Implementation of stack-based ensemble technique for classification of glaciers in the western Himalayan catchments

Abstract

Human activities and climate change are causing Himalayan glaciers to melt erratically and affect runoff patterns, highlighting the need to monitor this vital resource. Imaging debris-covered glaciers is difficult because of the spectral similarity with non-glacier areas within various bands. This study assessed changes in the glacial area with regard to the year 1989 and mapped the area of glaciers in the Satluj River watershed from 2015 to 2019.The entire band range of Landsat imageries (1989–2019) was used to create glacial maps of each year, including glacier classes namely clean ice glaciers (CI), debris glaciers (DG), dirty ice + debris mix (DI + DM), glaciers and periglacial debris (PD), water, and rocks.

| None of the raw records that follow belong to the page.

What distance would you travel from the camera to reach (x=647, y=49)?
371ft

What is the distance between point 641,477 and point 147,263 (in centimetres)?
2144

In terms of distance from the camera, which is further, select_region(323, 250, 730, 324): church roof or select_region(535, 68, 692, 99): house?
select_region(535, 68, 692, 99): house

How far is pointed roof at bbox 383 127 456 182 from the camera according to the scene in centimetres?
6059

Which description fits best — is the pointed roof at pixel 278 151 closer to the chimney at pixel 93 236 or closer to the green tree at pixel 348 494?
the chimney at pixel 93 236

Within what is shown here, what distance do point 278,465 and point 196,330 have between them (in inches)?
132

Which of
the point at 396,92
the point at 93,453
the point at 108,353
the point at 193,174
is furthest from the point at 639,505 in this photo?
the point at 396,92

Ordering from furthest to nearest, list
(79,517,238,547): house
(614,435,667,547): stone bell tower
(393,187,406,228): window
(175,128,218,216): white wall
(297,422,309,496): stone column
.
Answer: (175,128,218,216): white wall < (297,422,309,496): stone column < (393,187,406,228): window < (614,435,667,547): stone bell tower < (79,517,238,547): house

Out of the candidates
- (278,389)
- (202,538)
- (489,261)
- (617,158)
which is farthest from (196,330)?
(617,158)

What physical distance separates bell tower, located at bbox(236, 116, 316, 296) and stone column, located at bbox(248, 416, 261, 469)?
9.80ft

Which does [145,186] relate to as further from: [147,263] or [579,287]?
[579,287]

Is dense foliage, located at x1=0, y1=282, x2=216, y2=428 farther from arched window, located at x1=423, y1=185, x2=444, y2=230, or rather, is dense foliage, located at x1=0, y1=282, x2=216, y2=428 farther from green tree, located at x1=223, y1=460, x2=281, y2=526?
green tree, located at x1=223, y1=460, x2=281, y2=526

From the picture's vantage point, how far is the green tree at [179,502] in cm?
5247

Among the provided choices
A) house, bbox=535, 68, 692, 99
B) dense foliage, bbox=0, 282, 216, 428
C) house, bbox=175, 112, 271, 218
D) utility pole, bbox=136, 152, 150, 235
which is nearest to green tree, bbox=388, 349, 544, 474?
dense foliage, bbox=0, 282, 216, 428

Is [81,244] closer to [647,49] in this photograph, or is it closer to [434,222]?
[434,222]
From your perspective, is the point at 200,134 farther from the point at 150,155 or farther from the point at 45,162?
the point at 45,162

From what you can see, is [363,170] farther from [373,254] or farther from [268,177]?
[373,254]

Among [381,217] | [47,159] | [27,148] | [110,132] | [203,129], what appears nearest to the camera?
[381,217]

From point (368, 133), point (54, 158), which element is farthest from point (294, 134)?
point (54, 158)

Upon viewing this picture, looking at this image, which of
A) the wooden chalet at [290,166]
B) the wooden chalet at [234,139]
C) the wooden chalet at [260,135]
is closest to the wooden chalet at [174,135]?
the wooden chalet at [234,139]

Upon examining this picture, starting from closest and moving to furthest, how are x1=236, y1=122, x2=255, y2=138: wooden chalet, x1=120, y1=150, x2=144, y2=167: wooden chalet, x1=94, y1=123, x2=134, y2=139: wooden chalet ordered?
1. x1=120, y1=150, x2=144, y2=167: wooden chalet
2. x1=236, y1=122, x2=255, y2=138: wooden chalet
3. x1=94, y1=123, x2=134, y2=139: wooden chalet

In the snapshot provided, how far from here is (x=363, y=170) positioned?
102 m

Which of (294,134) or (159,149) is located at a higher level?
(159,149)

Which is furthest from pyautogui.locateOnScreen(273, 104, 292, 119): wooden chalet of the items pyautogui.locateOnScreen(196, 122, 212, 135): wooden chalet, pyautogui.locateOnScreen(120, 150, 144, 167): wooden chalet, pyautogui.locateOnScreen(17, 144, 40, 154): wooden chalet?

The layers developed using traditional indices such as the NDSI, NDGI and unsupervised classification methods like K-means and Isodata. AI-powered technologies streamlined the process of mapping glacier borders and accurately assessed changes in glacial area. This work employs traditional machine learning techniques such as Random Forest (RF), Logistic Regression (LR), Support Vector Machine (SVM), Multi-layer Perceptron (MLP), and XGBoost (XGB), as well as a stack-based ensemble hybrid model. The six categorization systems' glacier class areas varied greatly, with accuracy ranging from 72.74% to 94.09%. The stack-based ensemble technique outperformed the other classification algorithms in this investigation. The transition from clean ice to dirty ice and eventually to a debris-covered glacier can also be observed in the basin. Overall, about 40–50% change (reduction) in the glacier area has been noticed.